Dynamic Design of Machine Learning Pipelines via Metalearning

Alcobaça, Edesio, de Carvalho, André C. P. L. F.

arXiv.org Artificial Intelligence 

Automated Machine Learning (AutoML) has become an essential tool for democratizing machine learning (ML) by automating key aspects of model selection, hyperparameter tuning, and feature engineering [1, 2]. However, the efficiency of AutoML frameworks remains a significant challenge, as the search for optimal configurations is often computationally expensive [3-5]. Traditional search strategies, such as Random Search (RS) and Bayesian Optimization (BO), indiscriminately explore large search spaces, resulting in high resource consumption [3, 6, 7]. To address this challenge, we propose a metalearning approach that dynamically designs search spaces for an AutoML solution, reducing computational costs while maintaining competitive predictive performance. The proposed method leverages historical metaknowledge to identify and prioritize promising regions of the search space, enabling more efficient optimization.
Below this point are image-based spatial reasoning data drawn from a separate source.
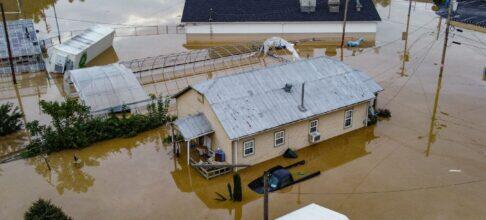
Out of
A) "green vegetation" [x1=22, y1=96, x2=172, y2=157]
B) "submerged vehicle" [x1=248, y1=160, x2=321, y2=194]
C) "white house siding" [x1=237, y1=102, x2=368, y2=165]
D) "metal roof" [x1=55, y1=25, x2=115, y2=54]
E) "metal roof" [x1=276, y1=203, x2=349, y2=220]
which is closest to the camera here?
"metal roof" [x1=276, y1=203, x2=349, y2=220]

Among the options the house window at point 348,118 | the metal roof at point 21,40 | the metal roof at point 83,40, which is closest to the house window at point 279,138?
the house window at point 348,118

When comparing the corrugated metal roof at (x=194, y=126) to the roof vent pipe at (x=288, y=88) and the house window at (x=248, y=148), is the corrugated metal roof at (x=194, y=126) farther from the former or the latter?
the roof vent pipe at (x=288, y=88)

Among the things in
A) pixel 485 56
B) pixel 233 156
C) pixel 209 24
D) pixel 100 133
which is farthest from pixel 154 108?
pixel 485 56

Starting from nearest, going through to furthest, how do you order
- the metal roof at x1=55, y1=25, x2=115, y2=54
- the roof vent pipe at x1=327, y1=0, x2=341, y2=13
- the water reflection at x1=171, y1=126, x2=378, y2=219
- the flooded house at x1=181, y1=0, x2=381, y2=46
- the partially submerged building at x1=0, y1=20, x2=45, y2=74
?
the water reflection at x1=171, y1=126, x2=378, y2=219
the metal roof at x1=55, y1=25, x2=115, y2=54
the partially submerged building at x1=0, y1=20, x2=45, y2=74
the flooded house at x1=181, y1=0, x2=381, y2=46
the roof vent pipe at x1=327, y1=0, x2=341, y2=13

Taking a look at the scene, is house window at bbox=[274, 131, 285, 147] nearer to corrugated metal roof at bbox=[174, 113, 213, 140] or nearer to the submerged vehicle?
the submerged vehicle

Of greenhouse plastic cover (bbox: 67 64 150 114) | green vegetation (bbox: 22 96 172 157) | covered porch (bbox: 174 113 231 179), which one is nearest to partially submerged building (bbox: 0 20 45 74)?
greenhouse plastic cover (bbox: 67 64 150 114)

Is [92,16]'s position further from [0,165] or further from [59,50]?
[0,165]
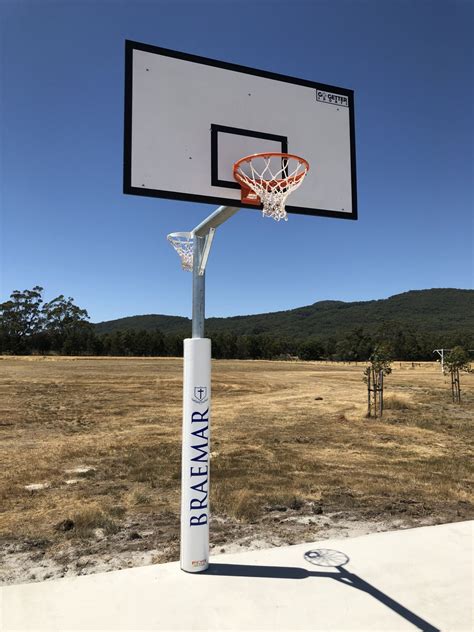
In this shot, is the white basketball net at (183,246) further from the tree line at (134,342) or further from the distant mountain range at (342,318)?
the distant mountain range at (342,318)

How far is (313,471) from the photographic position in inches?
341

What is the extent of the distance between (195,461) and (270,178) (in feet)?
9.81

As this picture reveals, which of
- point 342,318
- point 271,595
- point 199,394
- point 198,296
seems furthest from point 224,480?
point 342,318

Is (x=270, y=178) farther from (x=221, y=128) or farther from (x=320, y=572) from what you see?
(x=320, y=572)

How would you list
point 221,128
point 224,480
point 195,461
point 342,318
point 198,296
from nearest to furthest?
point 195,461 < point 198,296 < point 221,128 < point 224,480 < point 342,318

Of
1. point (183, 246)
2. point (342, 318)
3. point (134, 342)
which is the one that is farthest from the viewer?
point (342, 318)

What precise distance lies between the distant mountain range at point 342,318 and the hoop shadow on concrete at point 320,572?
392 ft

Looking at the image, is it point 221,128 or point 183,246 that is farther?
point 183,246

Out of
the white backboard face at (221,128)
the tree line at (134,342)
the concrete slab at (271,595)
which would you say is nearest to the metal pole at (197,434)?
the concrete slab at (271,595)

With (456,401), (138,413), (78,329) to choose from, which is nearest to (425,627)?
(138,413)

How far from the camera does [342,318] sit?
5999 inches

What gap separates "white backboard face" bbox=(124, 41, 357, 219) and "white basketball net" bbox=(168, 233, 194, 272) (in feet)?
2.46

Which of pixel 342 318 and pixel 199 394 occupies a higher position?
pixel 342 318

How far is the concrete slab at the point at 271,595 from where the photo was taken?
11.7 feet
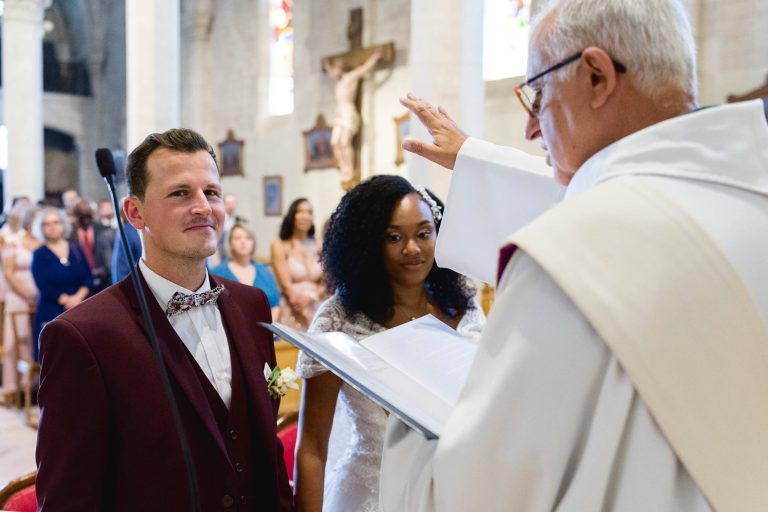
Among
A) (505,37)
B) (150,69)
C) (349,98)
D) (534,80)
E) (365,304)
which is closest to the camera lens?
(534,80)

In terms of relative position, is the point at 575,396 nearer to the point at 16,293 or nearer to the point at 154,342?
the point at 154,342

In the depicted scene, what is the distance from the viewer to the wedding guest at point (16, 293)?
7.05 metres

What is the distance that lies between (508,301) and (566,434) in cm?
19

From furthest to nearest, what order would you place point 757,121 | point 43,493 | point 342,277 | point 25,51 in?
point 25,51 → point 342,277 → point 43,493 → point 757,121

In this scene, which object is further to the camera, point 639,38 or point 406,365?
point 406,365

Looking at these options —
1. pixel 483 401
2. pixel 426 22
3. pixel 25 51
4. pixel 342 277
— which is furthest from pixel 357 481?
pixel 25 51

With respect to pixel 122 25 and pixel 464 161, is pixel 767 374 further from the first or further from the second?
pixel 122 25

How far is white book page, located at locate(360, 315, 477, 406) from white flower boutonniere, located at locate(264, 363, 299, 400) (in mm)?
447

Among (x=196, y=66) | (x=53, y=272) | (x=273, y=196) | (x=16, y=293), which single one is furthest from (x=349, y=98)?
(x=53, y=272)

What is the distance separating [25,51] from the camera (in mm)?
13414

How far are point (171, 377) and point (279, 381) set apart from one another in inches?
12.3

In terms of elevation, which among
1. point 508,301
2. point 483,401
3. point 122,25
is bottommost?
point 483,401

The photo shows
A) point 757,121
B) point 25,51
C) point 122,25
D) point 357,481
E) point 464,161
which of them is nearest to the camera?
point 757,121

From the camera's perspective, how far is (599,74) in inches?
46.6
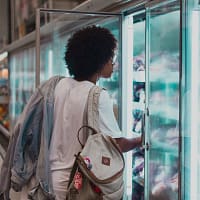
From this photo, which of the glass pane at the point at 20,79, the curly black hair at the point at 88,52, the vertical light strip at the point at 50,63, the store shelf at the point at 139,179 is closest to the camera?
the curly black hair at the point at 88,52

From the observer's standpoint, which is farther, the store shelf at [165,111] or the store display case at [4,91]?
the store display case at [4,91]

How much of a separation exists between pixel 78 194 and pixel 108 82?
4.48 feet

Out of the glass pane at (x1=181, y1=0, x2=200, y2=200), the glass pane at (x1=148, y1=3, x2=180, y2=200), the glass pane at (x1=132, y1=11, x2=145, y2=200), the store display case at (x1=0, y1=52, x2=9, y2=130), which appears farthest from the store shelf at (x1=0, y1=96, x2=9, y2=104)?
the glass pane at (x1=181, y1=0, x2=200, y2=200)

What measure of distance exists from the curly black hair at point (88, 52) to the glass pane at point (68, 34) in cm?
72

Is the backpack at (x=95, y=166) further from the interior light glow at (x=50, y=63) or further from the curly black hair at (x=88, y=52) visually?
the interior light glow at (x=50, y=63)

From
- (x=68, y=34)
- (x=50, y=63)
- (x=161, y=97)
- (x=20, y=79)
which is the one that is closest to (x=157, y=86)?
(x=161, y=97)

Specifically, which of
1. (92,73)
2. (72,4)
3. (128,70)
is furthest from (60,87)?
(72,4)

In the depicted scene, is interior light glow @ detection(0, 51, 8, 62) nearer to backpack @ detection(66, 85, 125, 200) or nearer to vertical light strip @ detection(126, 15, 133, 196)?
vertical light strip @ detection(126, 15, 133, 196)

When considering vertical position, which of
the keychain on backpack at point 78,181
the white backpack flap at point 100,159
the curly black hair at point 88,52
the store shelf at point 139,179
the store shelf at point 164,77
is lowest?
the store shelf at point 139,179

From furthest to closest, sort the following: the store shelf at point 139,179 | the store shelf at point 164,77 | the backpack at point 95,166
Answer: the store shelf at point 139,179 < the store shelf at point 164,77 < the backpack at point 95,166

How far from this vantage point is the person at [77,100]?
6.51ft

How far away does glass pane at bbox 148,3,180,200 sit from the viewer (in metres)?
2.22

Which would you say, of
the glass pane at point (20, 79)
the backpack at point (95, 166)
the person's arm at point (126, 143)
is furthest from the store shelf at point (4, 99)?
the backpack at point (95, 166)

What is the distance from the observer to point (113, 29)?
298 cm
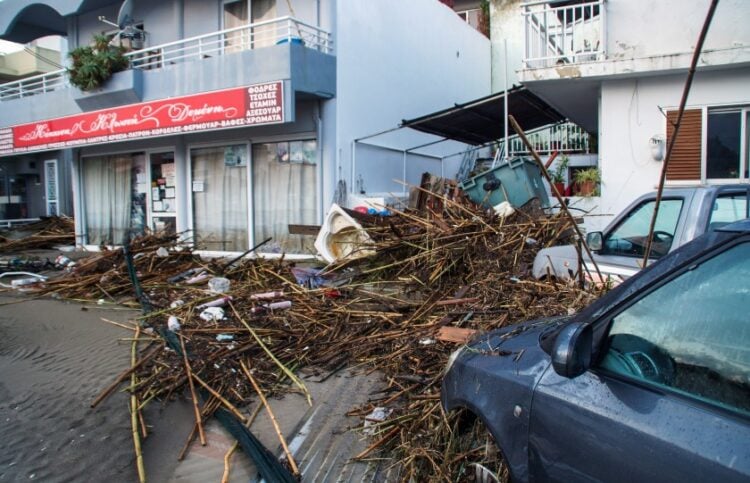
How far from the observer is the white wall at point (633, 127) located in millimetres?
8219

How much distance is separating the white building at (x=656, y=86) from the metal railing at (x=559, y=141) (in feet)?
19.5

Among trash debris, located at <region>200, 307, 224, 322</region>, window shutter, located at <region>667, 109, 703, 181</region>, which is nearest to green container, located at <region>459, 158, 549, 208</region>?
window shutter, located at <region>667, 109, 703, 181</region>

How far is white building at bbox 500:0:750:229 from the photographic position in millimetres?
7887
By predicting the performance of preprocessor-classifier combinations, a meta-model, induced using metalearning, can provide a warm-start advantage, accelerating the AutoML search process. This study evaluates the effectiveness of the proposed approach through an extensive set of experiments, analyzing both computational efficiency and predictive performance. According to the experimental results, the dynamically generated search spaces significantly reduce runtime, while maintaining high-quality solutions. In particular, the RS-mtl-95 configuration achieved an 89% reduction in runtime without compromising predictive performance.